**Rows**
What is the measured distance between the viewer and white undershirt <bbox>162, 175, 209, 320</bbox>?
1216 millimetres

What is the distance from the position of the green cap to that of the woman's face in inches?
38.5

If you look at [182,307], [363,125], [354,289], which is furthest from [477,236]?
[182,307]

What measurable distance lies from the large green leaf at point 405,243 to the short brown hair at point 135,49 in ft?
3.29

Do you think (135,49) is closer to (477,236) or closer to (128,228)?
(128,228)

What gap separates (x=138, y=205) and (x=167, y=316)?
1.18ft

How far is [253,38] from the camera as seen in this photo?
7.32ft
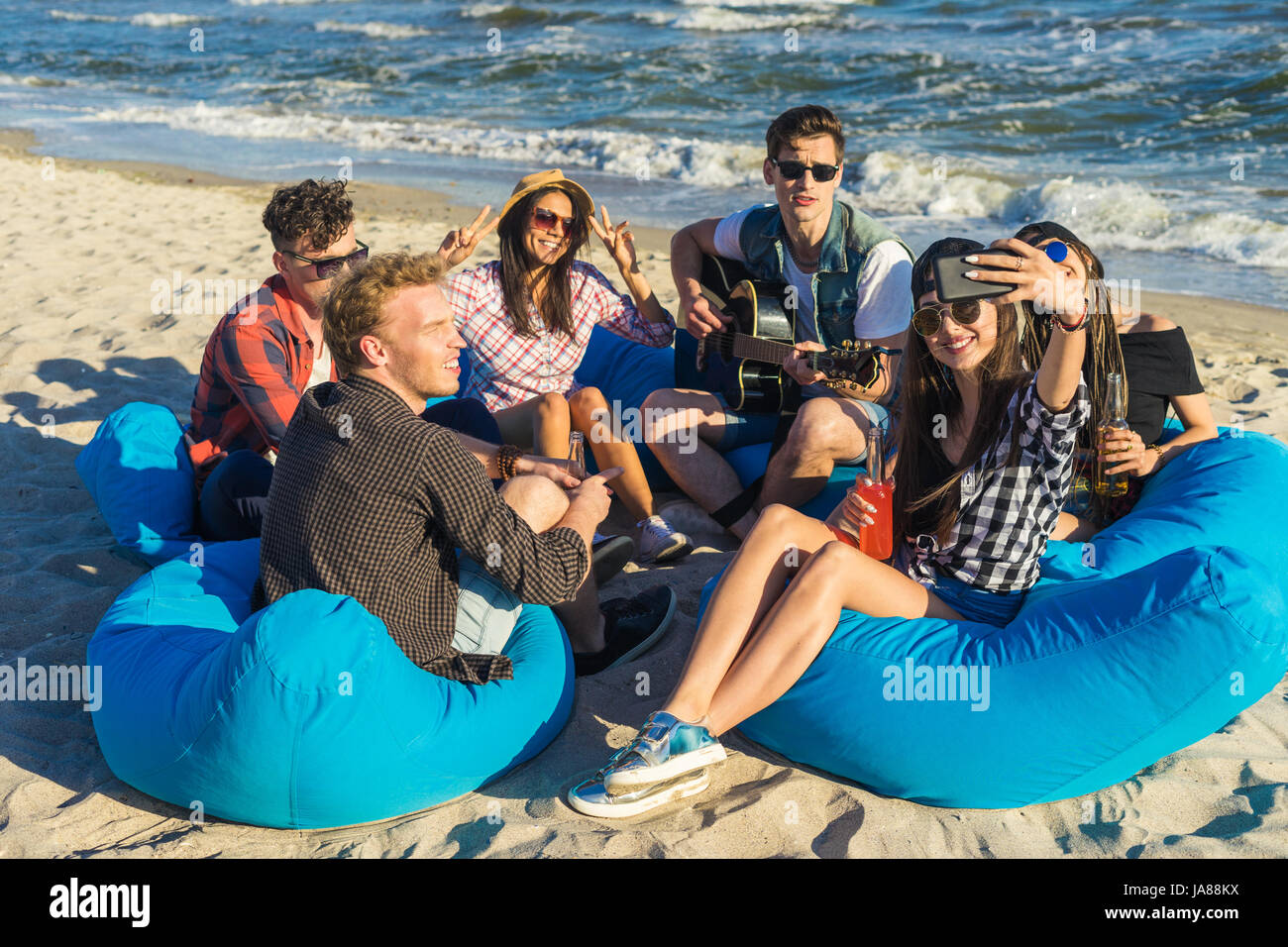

**What you will do**
Reproduce the data from the line containing "If you look" through the end of the data, including the requests unchanged. Multiply every number in the answers (coordinates and distances alike) by 0.55, round each result to as many decimal places as the original had, rounding halves up, and leave the pictures out.

**Output below**
If you look at [182,307], [363,125], [354,289], which is furthest from [477,236]?
[100,169]

What measurable distance lies from the large green leaf at point 405,243 to the short brown hair at point 135,49 in ft?
1.81

Do you think (135,49) is closer to (477,236) or closer to (128,228)?
(70,125)

What gap separates (x=138, y=205) and (x=167, y=316)?
0.65ft

How far is [253,38] from the camera as seen in this photo?
4.03ft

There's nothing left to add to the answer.